▶ EXERCISE REQUIREMENTS:
a) According to the news excerpt, how many Iran-backed militiamen were killed in the US airstrikes in Iraq and Syria?
b) Update the part of the news excerpt that begins at the words "No one was hurt" and ends after "were reportedly killed.", replacing "contractor" with "civilian worker".

▶ SUPPLIED TEXT:
Hadi al-Amiri, who heads a large parliamentary bloc and is expected to replace al-Muhandis as deputy commander of the Popular Mobilisation Forces, an umbrella group of mostly Iran-backed militias, was among those paying their final respects in Baghdad.

“Rest assured,” he said before al-Muhandis' coffin in a video circulated on social media. “The price of your pure blood will be the exit of US forces from Iraq forever.”

The US has ordered all citizens to leave Iraq and temporarily closed its embassy in Baghdad, where Iran-backed militiamen and their supporters staged two days of violent protests earlier this week in which they breached the compound. Britain and France have warned their citizens to avoid or strictly limit travel in Iraq.

No one was hurt in the embassy protests, which came in response to US airstrikes that killed 25 Iran-backed militiamen in Iraq and Syria. The US blamed the militia for a rocket attack that killed a US contractor in northern Iraq.

Tensions between the US and Iran have steadily intensified since Trump's decision to withdraw from the 2015 nuclear deal and restore crippling sanctions, which have devastated Iran's economy and contributed to recent protests there in which hundreds were reportedly killed.

The administration's “maximum pressure” campaign has led Iran to openly abandon commitments under the deal. The US has also blamed Iran for a wave of increasingly provocative attacks in the region, including the sabotage of oil tankers in the Persian Gulf and an attack on Saudi Arabia's oil infrastructure in September that temporarily halved its production.

Iran denied involvement in those attacks, but admitted to shooting down a US surveillance drone in June, saying it had strayed into its airspace.

Billboards and images of Soleimani, who was widely seen as a national icon and a hero of the so-called Axis of Resistance against Western hegemony, appeared on major streets in Iran Saturday with the warning from the supreme leader that “harsh revenge” awaits the US.

Iranian President Hassan Rouhani visited Soleimani’s home in Tehran to express his condolences.

“The Americans did not realize what a great mistake they made,” Rouhani said. “They will see the effects of this criminal act, not only today but for years to come.”

On the streets of Tehran, many mourned Soleimani.

“I don’t think there will be a war, but we must get his revenge,” said Hojjat Sanieefar. America “can’t hit and run anymore," he added.

Another man, who only identified himself as Amir, was worried.

▶ RECORDS:
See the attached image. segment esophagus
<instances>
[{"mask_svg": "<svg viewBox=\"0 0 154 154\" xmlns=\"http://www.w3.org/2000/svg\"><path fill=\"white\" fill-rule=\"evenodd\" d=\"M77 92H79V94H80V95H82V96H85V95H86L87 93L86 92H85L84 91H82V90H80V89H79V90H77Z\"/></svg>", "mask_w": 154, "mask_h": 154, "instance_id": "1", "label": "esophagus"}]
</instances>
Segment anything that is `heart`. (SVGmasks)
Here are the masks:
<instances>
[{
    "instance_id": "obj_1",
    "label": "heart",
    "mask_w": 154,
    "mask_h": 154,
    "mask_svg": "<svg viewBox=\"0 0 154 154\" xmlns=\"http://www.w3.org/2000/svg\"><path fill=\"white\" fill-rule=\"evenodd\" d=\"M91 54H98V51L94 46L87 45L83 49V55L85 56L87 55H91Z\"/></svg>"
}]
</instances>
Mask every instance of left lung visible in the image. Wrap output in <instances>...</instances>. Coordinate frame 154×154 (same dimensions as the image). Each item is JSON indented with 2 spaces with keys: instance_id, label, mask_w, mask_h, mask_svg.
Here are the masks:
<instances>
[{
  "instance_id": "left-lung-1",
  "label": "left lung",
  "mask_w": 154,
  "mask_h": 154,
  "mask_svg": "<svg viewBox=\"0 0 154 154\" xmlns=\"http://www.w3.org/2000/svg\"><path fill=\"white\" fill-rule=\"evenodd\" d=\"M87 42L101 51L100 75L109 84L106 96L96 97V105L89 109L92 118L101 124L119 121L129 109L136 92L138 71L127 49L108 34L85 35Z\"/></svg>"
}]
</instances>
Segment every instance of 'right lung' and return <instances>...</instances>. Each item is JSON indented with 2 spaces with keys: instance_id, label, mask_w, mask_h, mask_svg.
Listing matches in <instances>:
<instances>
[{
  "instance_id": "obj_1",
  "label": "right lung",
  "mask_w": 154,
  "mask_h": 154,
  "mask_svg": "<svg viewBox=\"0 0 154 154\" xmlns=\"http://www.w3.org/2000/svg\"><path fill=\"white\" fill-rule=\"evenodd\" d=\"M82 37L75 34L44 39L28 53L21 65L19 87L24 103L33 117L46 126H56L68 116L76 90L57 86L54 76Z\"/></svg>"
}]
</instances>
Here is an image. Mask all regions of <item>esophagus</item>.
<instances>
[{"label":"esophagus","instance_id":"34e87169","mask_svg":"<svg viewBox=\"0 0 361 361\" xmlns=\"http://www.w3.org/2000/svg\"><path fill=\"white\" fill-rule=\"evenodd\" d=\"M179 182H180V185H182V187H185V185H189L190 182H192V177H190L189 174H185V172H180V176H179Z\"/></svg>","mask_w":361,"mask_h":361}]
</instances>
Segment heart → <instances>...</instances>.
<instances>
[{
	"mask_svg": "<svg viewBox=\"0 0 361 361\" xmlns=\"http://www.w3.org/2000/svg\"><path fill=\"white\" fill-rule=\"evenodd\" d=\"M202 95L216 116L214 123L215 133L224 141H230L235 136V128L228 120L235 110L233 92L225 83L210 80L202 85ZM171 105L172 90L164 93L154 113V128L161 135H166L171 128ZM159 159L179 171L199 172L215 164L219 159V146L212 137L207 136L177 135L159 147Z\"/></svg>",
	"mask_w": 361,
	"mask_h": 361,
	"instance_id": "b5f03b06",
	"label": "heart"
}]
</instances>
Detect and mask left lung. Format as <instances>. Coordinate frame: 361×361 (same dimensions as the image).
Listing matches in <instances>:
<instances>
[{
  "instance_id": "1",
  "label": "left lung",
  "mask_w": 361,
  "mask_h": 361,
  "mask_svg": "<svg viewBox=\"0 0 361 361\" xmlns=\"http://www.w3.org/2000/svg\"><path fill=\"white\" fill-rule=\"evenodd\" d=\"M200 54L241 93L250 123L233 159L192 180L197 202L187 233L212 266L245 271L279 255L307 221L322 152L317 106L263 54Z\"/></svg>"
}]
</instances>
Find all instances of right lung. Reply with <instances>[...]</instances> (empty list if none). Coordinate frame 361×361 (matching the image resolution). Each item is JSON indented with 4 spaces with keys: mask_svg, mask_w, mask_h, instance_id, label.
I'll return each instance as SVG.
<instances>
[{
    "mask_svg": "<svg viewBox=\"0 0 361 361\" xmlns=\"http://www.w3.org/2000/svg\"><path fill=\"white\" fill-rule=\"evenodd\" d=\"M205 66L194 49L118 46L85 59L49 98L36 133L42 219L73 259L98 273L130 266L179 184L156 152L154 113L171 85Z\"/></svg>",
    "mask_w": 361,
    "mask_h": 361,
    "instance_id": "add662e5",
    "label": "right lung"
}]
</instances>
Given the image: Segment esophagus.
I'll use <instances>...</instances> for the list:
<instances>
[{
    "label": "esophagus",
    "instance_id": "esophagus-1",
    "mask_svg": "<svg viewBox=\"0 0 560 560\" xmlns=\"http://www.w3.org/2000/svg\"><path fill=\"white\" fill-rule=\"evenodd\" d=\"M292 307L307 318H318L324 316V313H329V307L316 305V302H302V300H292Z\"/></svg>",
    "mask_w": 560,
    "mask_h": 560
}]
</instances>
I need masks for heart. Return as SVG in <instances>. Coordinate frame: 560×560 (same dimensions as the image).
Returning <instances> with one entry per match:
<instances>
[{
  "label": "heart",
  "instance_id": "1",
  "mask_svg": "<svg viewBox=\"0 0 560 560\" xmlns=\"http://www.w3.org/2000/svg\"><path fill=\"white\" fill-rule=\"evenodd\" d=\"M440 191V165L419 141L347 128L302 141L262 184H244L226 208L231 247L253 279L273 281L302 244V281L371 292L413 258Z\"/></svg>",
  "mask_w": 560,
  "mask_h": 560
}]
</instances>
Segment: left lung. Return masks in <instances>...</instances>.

▶ ANSWERS TO THE EXERCISE:
a) 25

b)
No one was hurt in the embassy protests, which came in response to US airstrikes that killed 25 Iran-backed militiamen in Iraq and Syria. The US blamed the militia for a rocket attack that killed a US civilian worker in northern Iraq.

Tensions between the US and Iran have steadily intensified since Trump's decision to withdraw from the 2015 nuclear deal and restore crippling sanctions, which have devastated Iran's economy and contributed to recent protests there in which hundreds were reportedly killed.